February 28, 2022:
Since 2015 the U.S. Navy has been carrying out an ambitious program to upgrade the capabilities of its E-2D Hawkeye turboprop AWACS (Airborne Warning and Control System) aircraft by gradually adding a long list of software upgrades. The basic E-2D had major hardware upgrades, including a glass (flat screen touch displays replacing older analog displays and controls) cockpit, AESA radar and new computers. All the new software capabilities are added in six phases (DSSC 1-6) with the DSSC 4 completed in 2022. When DSSC 6 arrives in about five years the E-2D will have many of the networking and targeting capabilities of the F-35, as well as upgrades to its basic AWACS capabilities. That includes improved stealth detection and targeting capabilities as well as ECM (Electronic Countermeasures) able to cope with the latest enemy jamming and AWACS disruption tools. DSSC also adds improved abilities to detect what is on the ground, because many E-2Ds often operate in coastal waters and have to keep track of what is happening ashore. Many E-2Ds are receiving the aerial refueling upgrade, which costs $2 million for newly built aircraft and $6 million as an upgrade to aircraft built without it. The aerial refueling enables an E-2D to stay in the air up to seven hours.
Not all users have upgraded to E-2D. In 2020 France finally decided to replace its elderly E-2Cs aircraft with new E-2Ds. That left Egypt and Mexico as the only remaining E-2C users. France is the only one, besides the United States, that operates the E-2 from aircraft carriers. All other users operate them solely from land bases. France also went with new aircraft, rather than refurbishing and upgrading their E-3Cs. In part this is because the carrier landings are hard on the structural elements of the aircraft.
But even users of land-based E-3Cs find it more effective to buy new airframes with all the new electronics installed. In 2015 Japan ordered four E-2D aircraft to replace its elderly (since 1987) E-2C aircraft. Given the age of the E-2Cs, Japan considers it more efficient to order newly built E-2Ds than to refurbish the E-2Cs. Japan is not the only E-2 user in the neighborhood. The other user went the upgrade route instead. In 2013 Taiwan received the last two of four E-2K AWACS aircraft from the U.S., where they have been sent for upgrading to the E-2C 2000 standard. The E-2C 2000 entered service in 2005, as an interim upgrade before the E-2D arrived, C 2000 had new engines, AESA phased array radar, new electronics, and many other improvements. The E-2K upgrade cost about $63 million per aircraft. Taiwan bought two E-2Ks new in 2006. The Taiwanese E-2K is very similar to the American E-2C. Taiwan received its first E-2s (four T models) in 1995. Meanwhile American aircraft carriers often operate in and around Japan and each of these ships carries E-2s.

Information supplied
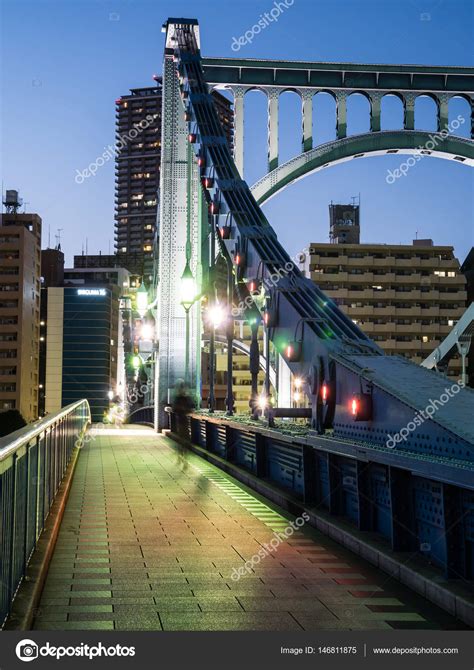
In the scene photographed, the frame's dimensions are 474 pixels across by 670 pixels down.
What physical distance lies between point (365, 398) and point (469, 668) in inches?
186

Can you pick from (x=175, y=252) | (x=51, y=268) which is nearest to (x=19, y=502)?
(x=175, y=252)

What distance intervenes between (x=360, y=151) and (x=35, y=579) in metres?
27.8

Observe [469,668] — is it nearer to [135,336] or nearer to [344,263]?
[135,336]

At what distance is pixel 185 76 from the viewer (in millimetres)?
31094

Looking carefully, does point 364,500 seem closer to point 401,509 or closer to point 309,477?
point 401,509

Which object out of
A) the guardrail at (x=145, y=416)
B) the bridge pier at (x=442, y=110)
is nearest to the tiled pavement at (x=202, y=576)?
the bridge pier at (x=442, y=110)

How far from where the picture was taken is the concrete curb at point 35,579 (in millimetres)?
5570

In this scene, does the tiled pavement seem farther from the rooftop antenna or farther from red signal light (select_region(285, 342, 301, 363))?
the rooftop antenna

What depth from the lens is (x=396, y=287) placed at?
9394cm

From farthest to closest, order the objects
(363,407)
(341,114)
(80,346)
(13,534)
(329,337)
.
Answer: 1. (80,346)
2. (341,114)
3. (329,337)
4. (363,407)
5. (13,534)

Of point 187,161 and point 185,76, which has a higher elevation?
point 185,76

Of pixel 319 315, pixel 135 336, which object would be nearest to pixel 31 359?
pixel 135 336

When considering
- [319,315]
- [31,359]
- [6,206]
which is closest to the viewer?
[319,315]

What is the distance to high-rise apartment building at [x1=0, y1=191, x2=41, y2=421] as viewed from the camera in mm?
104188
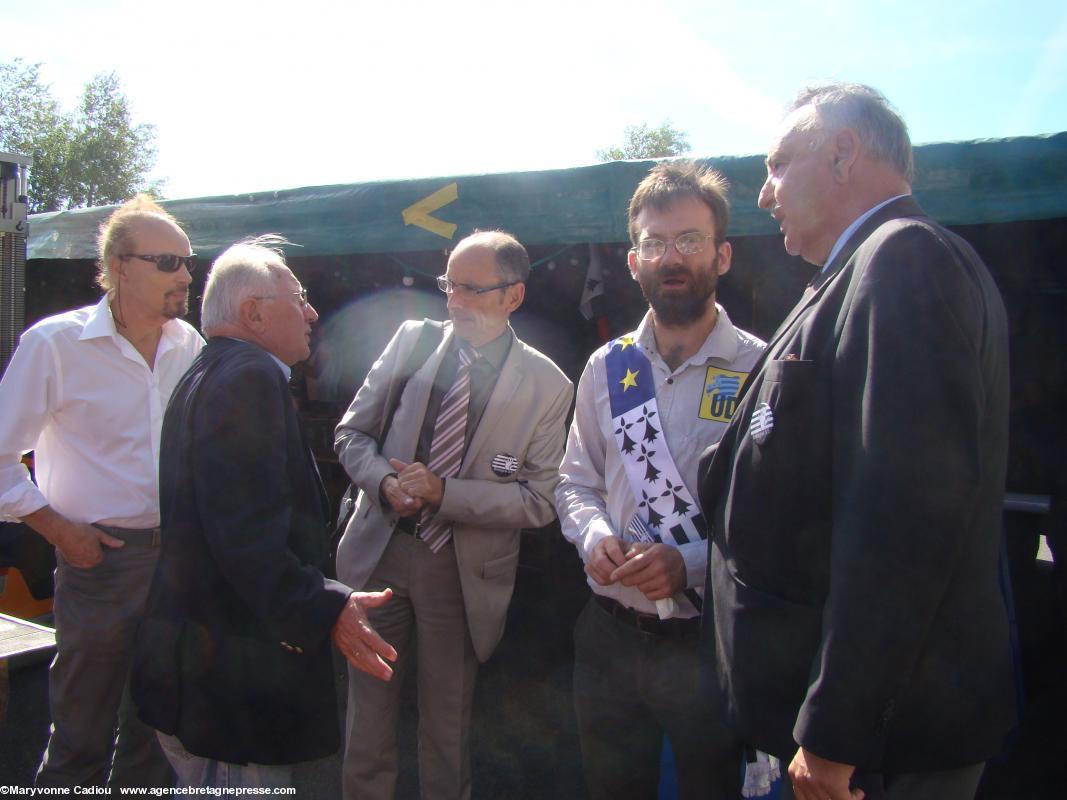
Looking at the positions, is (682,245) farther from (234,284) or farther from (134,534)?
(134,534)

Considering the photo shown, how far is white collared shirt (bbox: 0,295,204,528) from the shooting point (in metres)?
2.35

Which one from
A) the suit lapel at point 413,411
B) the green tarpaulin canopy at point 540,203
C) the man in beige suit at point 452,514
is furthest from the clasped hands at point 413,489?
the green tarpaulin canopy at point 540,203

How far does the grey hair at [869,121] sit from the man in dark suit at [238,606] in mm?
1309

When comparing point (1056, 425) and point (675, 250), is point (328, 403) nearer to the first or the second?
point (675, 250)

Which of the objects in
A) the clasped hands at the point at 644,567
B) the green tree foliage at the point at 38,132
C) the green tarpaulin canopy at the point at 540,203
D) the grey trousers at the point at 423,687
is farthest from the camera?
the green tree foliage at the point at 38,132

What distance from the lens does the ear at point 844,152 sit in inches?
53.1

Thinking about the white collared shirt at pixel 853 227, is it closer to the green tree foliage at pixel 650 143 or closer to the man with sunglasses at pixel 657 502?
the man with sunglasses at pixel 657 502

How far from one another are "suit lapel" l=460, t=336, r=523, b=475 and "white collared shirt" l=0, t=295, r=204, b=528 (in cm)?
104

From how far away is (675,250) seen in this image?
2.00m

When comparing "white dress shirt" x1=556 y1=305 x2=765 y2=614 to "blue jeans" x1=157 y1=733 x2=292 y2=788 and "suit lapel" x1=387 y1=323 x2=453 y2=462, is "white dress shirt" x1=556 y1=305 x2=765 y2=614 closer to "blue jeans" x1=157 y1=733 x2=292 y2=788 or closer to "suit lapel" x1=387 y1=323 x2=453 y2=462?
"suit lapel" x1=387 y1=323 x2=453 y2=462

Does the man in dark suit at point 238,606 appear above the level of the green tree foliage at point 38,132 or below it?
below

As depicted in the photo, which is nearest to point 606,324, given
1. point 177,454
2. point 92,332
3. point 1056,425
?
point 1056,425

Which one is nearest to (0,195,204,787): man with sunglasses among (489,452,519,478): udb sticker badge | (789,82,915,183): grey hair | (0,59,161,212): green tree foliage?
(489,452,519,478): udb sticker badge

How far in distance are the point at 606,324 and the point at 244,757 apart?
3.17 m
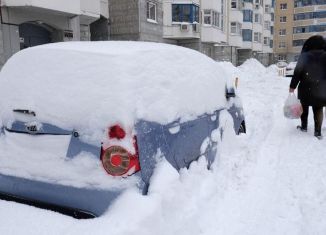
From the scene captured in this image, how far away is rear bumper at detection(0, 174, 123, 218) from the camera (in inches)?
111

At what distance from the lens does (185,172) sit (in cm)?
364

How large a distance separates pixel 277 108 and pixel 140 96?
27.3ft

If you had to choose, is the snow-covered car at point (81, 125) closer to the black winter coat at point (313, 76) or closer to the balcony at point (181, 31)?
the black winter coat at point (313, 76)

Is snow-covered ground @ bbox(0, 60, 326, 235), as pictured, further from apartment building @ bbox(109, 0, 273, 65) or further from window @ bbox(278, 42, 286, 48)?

Description of the task
Return the part of the E-2 Hawkeye article between "Not all users" and "of the aircraft.", inclusive, copied word for word.

Exercise response
Not all users have upgraded to E-2D. In 2020 France finally decided to replace its elderly E-2Cs aircraft with new E-2Ds. That left Egypt and Mexico as the only remaining E-2C users. France is the only one, besides the United States, that operates the E-2 from aircraft carriers. All other users operate them solely from land bases. France also went with new aircraft, rather than refurbishing and upgrading their E-3Cs. In part this is because the carrier landings are hard on the structural elements of the aircraft.